Department of Radiology, Peking University First Hospital, Beijing 100034, China.
Chin Med J (Engl). 2019 Jul 20;132(14):1673-1680. doi: 10.1097/CM9.0000000000000301.
Structured reports are not widely used and thus most reports exist in the form of free text. The process of data extraction by experts is time-consuming and error-prone, whereas data extraction by natural language processing (NLP) is a potential solution that could improve diagnosis efficiency and accuracy. The purpose of this study was to evaluate an NLP program that determines American College of Radiology Breast Imaging Reporting and Data System (BI-RADS) descriptors and final assessment categories from breast magnetic resonance imaging (MRI) reports.
This cross-sectional study involved 2330 breast MRI reports in the electronic medical record from 2009 to 2017. We used 1635 reports for the creation of a revised BI-RADS MRI lexicon and synonyms lists as well as the iterative development of an NLP system. The remaining 695 reports that were not used for developing the system were used as an independent test set for the final evaluation of the NLP system. The recall and precision of an NLP algorithm to detect the revised BI-RADS MRI descriptors and BI-RADS categories from the free-text reports were evaluated against a standard reference of manual human review.

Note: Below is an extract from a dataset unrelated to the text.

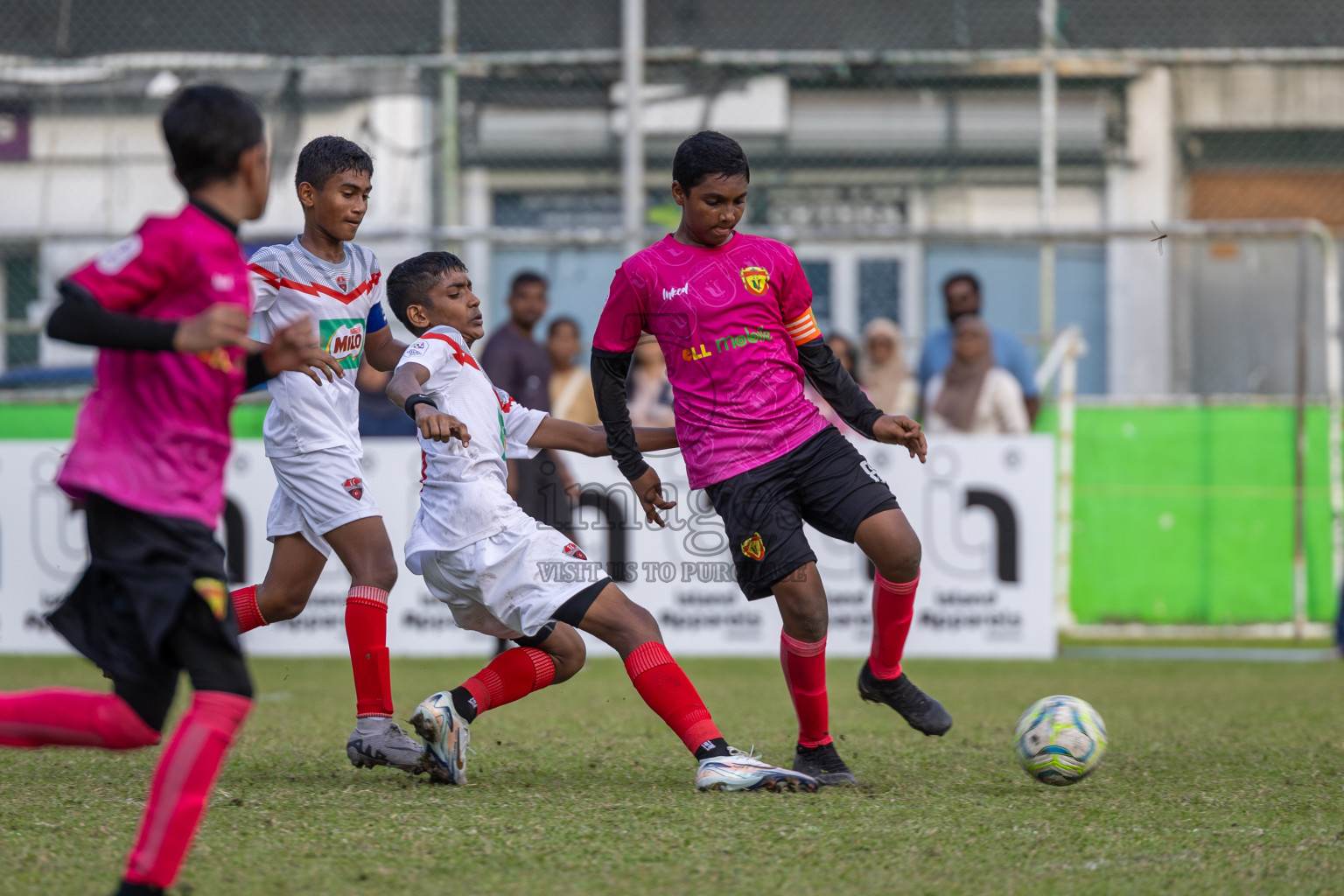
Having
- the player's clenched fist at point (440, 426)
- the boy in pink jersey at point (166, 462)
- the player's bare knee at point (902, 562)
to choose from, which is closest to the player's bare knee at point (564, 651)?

There was a high level of agreement between two manual reviewers, with a κ value of 0.95. For all breast imaging reports, the NLP algorithm demonstrated a recall of 78.5% and a precision of 86.1% for correct identification of the revised BI-RADS MRI descriptors and the BI-RADS categories. NLP generated the total results in <1 s, whereas the manual reviewers averaged 3.38 and 3.23 min per report, respectively.

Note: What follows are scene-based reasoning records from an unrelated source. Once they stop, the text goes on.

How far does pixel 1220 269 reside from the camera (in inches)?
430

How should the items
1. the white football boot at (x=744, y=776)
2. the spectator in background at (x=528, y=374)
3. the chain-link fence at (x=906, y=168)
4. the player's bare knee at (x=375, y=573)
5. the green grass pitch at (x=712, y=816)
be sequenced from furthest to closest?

The NLP algorithm demonstrates high recall and precision for information extraction from free-text reports. This approach will help to narrow the gap between unstructured report text and structured data, which is needed in decision support and other applications.
结构化报告并未得到广泛应用,因此大多数报告仍以自由文本的形式存在。专家进行数据提取的过程既耗时又容易出错,而自然语言处理(NLP)进行数据提取则是一种潜在的解决方案,它可以提高诊断效率和准确性。本研究的目的是评估一种 NLP 程序,该程序可从乳腺磁共振成像(MRI)报告中确定美国放射学院乳腺成像报告和数据系统(BI-RADS)的描述符和最终评估类别。
本横断面研究纳入了 2009 年至 2017 年电子病历中的 2330 份乳腺 MRI 报告。我们使用 1635 份报告来创建修订后的 BI-RADS MRI 词汇表和同义词列表,以及迭代开发 NLP 系统。剩下的 695 份未用于开发系统的报告被用作独立测试集,用于最终评估 NLP 系统。我们评估了 NLP 算法从自由文本报告中检测修订后的 BI-RADS MRI 描述符和 BI-RADS 类别的召回率和准确率,与手动人工审查的标准参考进行了比较。
两位手动审阅者之间存在高度一致性,κ 值为 0.95。对于所有乳腺影像学报告,NLP 算法在正确识别修订后的 BI-RADS MRI 描述符和 BI-RADS 类别方面的召回率为 78.5%,准确率为 86.1%。NLP 在不到 1 秒的时间内生成全部结果,而手动审阅者分别需要 3.38 分钟和 3.23 分钟来完成每份报告。
NLP 算法在从自由文本报告中提取信息方面具有较高的召回率和准确率。这种方法将有助于缩小非结构化报告文本和结构化数据之间的差距,这是决策支持和其他应用程序所需要的。